[Work order]
Repeat word for word the part of the court opinion below starting with "This is an appeal" and going on through "constrained to quash.".
═════ Text shown ═════
SUPERIOR COURT OF PENNSYLVANIA


October 22, 1997

JESSICA METTA DOWNS, A MINOR BY HER GUARDIAN, CAROLYN R. DOWNS AND CAROLYN R. DOWNS, INDIVIDUALLY, APPELLEE
v.
PHILIP J. SMYTHE, SR., AND PHILIP J. SMYTHE, JR., AND CHRISTINE SMYTHE, HUSBAND AND WIFE; APPEAL OF: PHILIP J. SMYTHE, SR., APPELLANT

Appeal from the Order Entered November 22, 1996. In the Court of Common Pleas of BUCKS County. Civil Division No. 92-000835-14-5. Before BIESTER, J.

Before: Del Sole, J., Saylor, J., Cercone, P.j.e.

The opinion of the court was delivered by: Cercone

OPINION BY CERCONE, P.J.E.:

Filed October 22, 1997

This is an appeal from an order denying appellant's motion to vacate and nullify previous injunctions issued against appellant. *fn1 As this appeal is untimely, we are constrained to quash.
═════ Given information ═════
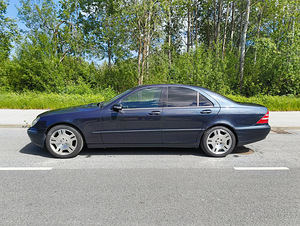 MB Mercedes Benz S-Class w220 3.2 M112 (3 foto / 6)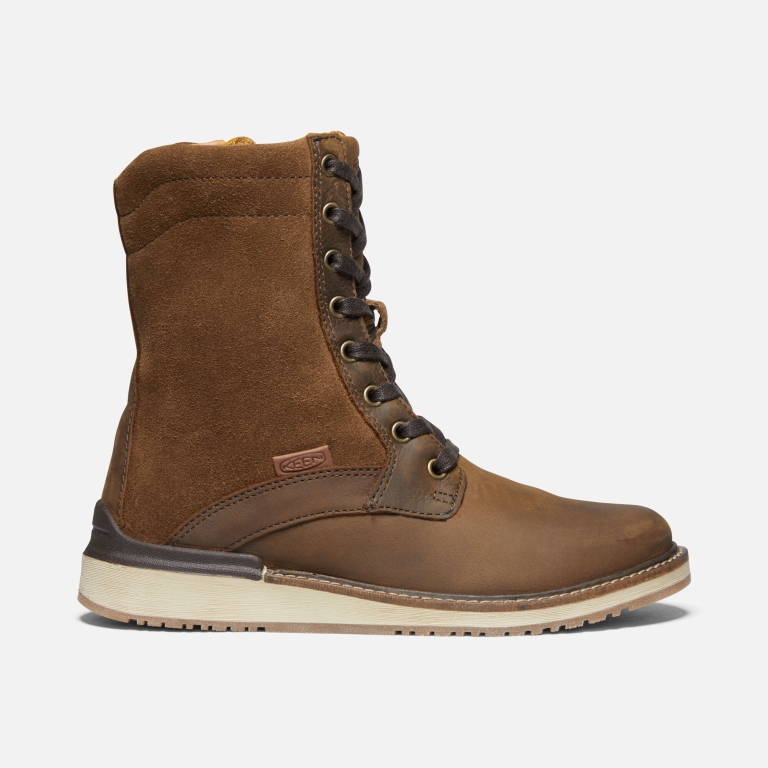 Keen Bailey Lace Boots - Women's Brown Boots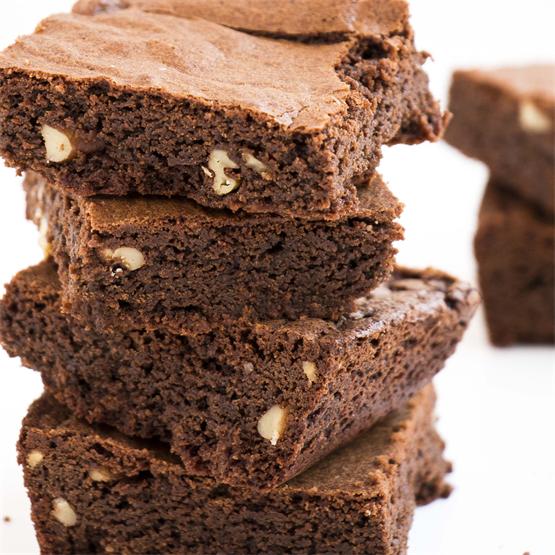 Chewy Chocolate Pecan Brownies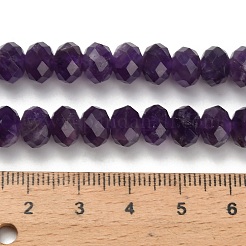 Natural Amethyst Beads Strands&nbsp;G-Z111-A08-02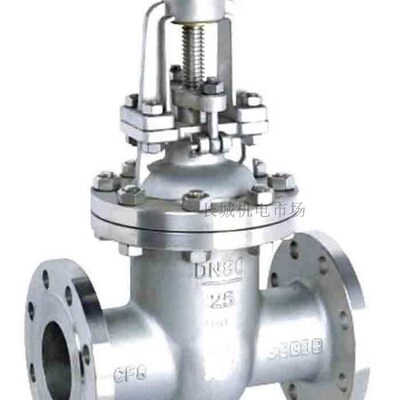 Z41W-16P 301不锈钢法兰闸阀 不锈钢闸阀 法兰闸阀   不锈钢闸阀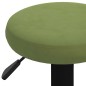 vidaXL Barhocker 2 Stk. Hellgrün Samt vidaXL Barhocker 2 Stk. Hellgrün Samt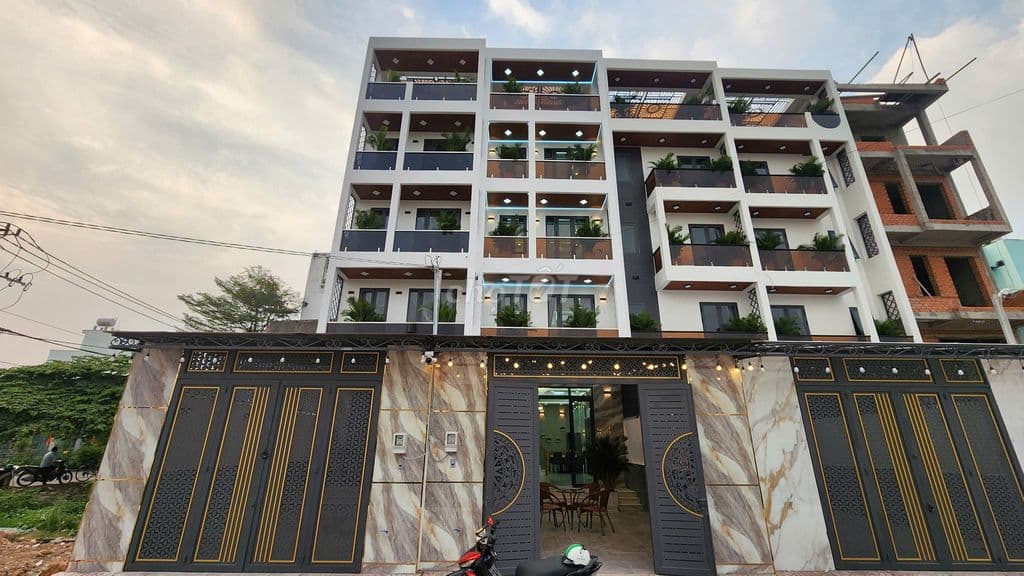 Nhà phố mới ngang 5m – 5 tầng – sân ô tô | 1/tl37, Q12 | dưới 7 tỷ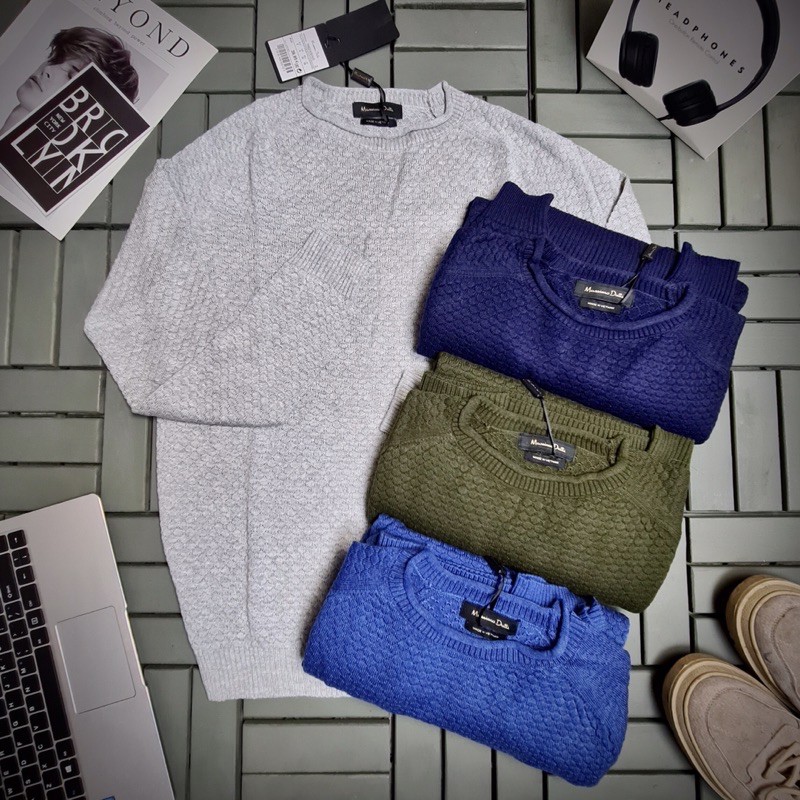 Áo len nam massimo dutti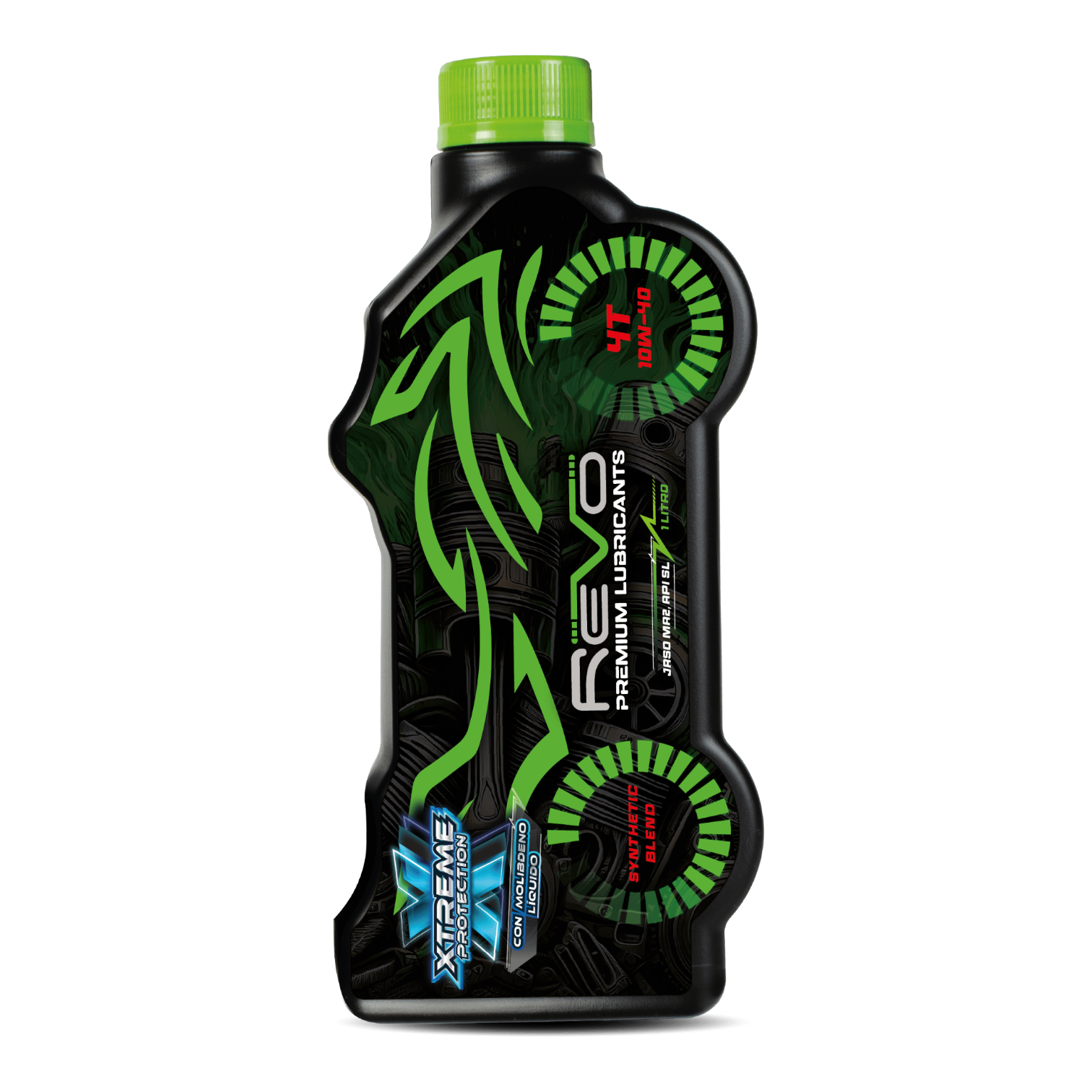 Aceite De Motor Revo 10Wsemisint 40Ético Litro 1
═════
[Answer for the task]
This is an appeal from an order denying appellant's motion to vacate and nullify previous injunctions issued against appellant. *fn1 As this appeal is untimely, we are constrained to quash.